Carolinians on the Run
By Craig Brandhorst, firstname.lastname@example.org, 803-777-3681
Sometimes the best research is the research born of true collaboration. Take the ongoing project of social work assistant professor Aidyn Iachini and Girls on the Run Columbia council director and triple alumna Mary Lohman.
A fun, curriculum-based physical activity youth development program, Girls on the Run is a 501(c)3 that promotes self-esteem, responsibility, optimism and a host of other positive attributes while training girls for a 5K. It also pays big dividends for its volunteers and for people like Lohman and Iachini, whose efforts are having an impact both locally and nationally.
“We are so much more than a running program — we’re focused on the whole girl,” says Lohman, who participated as a volunteer coach as a teenager in Atlanta before assisting exercise science professors Karin Pfeiffer and Russ Pate to bring the program to the Midlands while still an undergraduate. She went on to earn master’s degrees in social work and public health.
“I know the impact Girls on the Run can have,” she says. “I see the difference not only in the lives of the girls who are in the program but also in the lives of the volunteers who are the backbone of our organization.”
While Girls on the Run Columbia was already a successful program when Lohman came on full time five years ago, she wanted to know more about how the program was being implemented by its coaches, who range from parents to seasoned teachers to college students, and what they needed to make their jobs easier.
Enter Iachini, Lohman’s former professor, who routinely teaches the College of Social Work's course on program evaluation. With help from public health professor Michael Beets, she and Lohman co-designed some pre- and post-surveys that zeroed in on the barriers and facilitators to implementing the program. The findings had an almost immediate impact at the local level.

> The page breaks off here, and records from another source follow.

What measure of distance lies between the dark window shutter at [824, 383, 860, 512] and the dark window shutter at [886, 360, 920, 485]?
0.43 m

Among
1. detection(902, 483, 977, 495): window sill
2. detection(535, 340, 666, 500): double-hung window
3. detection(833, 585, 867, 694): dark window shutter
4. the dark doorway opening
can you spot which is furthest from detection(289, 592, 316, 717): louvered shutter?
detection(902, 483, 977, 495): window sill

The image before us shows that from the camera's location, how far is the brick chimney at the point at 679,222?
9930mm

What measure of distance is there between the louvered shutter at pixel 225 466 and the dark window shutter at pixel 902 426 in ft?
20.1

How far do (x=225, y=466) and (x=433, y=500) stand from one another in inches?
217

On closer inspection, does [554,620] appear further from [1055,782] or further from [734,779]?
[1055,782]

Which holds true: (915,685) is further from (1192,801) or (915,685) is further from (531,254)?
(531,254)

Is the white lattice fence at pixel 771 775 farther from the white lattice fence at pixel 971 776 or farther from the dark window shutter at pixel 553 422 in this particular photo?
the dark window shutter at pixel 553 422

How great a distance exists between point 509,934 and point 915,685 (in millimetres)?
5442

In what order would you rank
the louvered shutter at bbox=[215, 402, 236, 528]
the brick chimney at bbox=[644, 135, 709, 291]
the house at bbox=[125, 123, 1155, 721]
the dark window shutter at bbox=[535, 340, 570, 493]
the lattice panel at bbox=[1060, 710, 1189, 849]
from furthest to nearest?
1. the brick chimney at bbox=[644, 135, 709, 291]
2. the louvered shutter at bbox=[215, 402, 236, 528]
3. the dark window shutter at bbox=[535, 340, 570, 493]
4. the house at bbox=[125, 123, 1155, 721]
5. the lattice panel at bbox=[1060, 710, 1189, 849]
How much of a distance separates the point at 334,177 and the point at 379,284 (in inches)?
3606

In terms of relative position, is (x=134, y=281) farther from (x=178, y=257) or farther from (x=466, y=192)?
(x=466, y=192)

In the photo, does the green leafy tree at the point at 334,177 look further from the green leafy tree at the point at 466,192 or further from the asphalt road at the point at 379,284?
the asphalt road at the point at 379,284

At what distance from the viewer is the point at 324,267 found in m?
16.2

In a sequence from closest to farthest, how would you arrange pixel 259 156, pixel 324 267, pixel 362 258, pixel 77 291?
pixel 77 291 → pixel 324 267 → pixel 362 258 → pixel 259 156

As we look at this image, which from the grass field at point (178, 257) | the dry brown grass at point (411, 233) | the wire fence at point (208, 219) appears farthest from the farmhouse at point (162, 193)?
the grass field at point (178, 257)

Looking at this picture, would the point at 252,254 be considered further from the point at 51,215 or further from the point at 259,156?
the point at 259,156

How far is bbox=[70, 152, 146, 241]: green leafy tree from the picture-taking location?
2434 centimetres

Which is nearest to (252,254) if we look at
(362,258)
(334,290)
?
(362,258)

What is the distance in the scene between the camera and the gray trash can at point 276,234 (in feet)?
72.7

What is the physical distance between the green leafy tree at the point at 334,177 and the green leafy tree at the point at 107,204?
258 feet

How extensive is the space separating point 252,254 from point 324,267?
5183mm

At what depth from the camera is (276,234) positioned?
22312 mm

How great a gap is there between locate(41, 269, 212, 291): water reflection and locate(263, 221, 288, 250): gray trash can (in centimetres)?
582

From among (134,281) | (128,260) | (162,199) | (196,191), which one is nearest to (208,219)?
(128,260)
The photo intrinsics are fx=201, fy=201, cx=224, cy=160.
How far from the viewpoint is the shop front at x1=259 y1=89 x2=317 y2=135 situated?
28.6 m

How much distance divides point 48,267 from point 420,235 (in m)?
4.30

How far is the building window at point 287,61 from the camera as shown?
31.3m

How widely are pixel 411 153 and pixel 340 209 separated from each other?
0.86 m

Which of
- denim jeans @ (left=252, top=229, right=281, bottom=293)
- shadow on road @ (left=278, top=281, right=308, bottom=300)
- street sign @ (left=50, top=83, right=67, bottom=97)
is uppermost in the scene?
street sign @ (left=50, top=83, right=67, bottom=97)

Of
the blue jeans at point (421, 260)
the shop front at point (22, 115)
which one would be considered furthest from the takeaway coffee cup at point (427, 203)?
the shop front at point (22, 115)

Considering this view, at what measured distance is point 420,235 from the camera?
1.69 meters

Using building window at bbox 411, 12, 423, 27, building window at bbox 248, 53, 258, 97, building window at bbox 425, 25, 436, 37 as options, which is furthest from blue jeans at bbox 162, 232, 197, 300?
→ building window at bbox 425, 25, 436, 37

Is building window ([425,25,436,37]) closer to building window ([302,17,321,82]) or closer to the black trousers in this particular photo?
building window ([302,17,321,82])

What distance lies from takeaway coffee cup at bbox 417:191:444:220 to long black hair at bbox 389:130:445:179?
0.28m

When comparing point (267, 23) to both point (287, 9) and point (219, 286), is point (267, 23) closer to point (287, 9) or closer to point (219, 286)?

“We want to make sure we’re training our volunteers appropriately and running things appropriately — it’s just like any other business in that respect,” Lohman explains. “Aidyn’s research helps us stay up to date and also gives us a legitimacy when we explain to parents, for example, why we’re not a competitive program.”
The team’s findings also informed a couple of papers that have caught the attention of the international Girls on the Run organization.
“Possibly the coolest part of the collaboration is that Girls on the Run Columbia has been able to inform revisions to both the curriculum and the evaluation processes at the international level,” Iachini says. “Some of their advice to coaches is directly derived from our study. That research has also allowed Mary to showcase Girls on the Run Columbia as a truly innovative program.”
Of course, there’s also a personal payoff for both women.
“This position challenges me every day to be a better me,” Lohman says. “I know that sounds kind of cheesy, but we’re asking the girls in the program, and our coaches and volunteers, to reflect on themselves. It’s important that we do that as well.”
Iachini, meanwhile, has participated as a running buddy for a friend’s daughter.
“There are things happening for girls in this program that just can’t be captured in a survey,” she says. “It’s really exciting to see the girls benefiting from the program. I’m definitely excited about our partnership moving forward.”